Menteri HAM Siap Terapkan Barak Militer Untuk Siswa Bermasalah Secara Nasional Menteri HAM Siap Terapkan Barak Militer Untuk Siswa Bermasalah Secara Nasional

Jakarta, GPriority.co.id – Usai kebijakan barak militer untuk siswa bermasalah diterapkan oleh Gubernur Dedi Mulyadi di Jawa Barat, kini Menteri HAM Natalius Pigai bersiap untuk menerapkannya secara nasional.

Pigai mendukung inisiatif tersebut, untuk mengirim siswa bermasalah dan dididik di barak militer. Pigai berpendapat, program tersebut dapat meningkatkan kualitas SDM dari aspek pengetahuan, keterampilan, dan mental.

Pigai juga menegaskan jika melalui pendekatan ini, tidak bertentangan dengan prinsip hak asasi manusia. Apabila program ini terbukti sukses dilaksanakan di Jawa Barat, maka Pigai bersiap mendorongnya untuk diberlakukan secara nasional, yang nantinya dengan melalui koordinasi bersama Kementerian Pendidikan.

“Kami ikut turut serta mendorong.
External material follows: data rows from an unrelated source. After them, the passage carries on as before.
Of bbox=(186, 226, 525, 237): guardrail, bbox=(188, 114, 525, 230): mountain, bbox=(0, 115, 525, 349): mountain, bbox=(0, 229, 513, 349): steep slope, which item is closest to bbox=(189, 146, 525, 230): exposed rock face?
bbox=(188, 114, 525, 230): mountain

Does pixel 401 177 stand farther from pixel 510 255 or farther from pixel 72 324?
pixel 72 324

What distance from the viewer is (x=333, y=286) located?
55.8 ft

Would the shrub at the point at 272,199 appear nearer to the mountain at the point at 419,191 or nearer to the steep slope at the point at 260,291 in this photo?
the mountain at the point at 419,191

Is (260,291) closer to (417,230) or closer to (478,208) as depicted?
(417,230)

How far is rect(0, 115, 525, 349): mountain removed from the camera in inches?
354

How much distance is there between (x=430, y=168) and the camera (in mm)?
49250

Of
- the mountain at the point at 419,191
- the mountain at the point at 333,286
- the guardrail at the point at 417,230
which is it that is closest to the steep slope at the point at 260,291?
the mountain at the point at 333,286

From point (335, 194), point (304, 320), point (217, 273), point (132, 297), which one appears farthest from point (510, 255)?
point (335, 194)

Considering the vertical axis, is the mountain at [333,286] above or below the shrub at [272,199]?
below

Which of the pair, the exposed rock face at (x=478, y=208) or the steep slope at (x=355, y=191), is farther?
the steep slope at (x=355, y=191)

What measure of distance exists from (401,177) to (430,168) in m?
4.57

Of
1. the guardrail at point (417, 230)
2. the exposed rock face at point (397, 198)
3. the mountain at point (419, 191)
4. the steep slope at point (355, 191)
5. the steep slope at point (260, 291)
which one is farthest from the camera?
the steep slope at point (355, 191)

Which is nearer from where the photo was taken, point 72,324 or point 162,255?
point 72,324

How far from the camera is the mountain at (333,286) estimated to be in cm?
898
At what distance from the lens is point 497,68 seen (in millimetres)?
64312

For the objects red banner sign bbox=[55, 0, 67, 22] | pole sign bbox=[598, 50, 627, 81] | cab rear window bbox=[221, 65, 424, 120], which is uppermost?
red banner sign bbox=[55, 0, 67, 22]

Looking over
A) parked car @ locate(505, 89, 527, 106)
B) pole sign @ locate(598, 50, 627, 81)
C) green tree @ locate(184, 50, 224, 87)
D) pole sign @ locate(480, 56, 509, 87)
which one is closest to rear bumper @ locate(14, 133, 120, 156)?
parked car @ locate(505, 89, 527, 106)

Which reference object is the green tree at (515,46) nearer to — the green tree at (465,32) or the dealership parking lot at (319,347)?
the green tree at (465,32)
Siapa tahu kalau di Jawa Barat sukses, maka sesuai kewenangan yang dimiliki oleh Kementerian HAM akan menyampaikan kepada Menteri Pendidikan Nasional, untuk mengeluarkan peraturan supaya bisa menjadikan model (kebijakan)ini dilaksanakan secara masif di seluruh Indonesia,” jelas Pigai seperti dikutip dari ANTARA pada Senin (12/5).

Sebagai informasi, Gubernur Dedi Mulyadi sendiri telah mengeluarkan Surat Edaran kepada seluruh kepala daerah di Jawa Barat untuk menjalankan program barak militer tersebut, dan akan semakin memperkuatnya melalui Peraturan Gubernur (Pergub).

Dedi juga secara tegas memperingatkan bagi kepala daerah yang tidak menjalankan instruksi tersebut, akan menghadapi sanksi terkait anggaran, mengingat kewenangan gubernur dalam pengalokasian dana ke daerah.

Meski menuai kritik dari banyak pihak, Dedi menjamin hak-hak siswa akan tetap terpenuhi selama masa pembinaan di barak militer, mulai dari asupan gizi hingga pendidikan yang diberikan. Ia pun menyebut jika banyak pelajar justru merasa lebih nyaman berada di barak karena semua kebutuhannya tercukupi.

Hingga saat ini, pembiayaan program ditanggung oleh dana operasional gubernur dan bupati setempat, namun Dedi berencana mengusulkan anggaran khusus dalam perubahan APBD Jawa Barat ke depannya.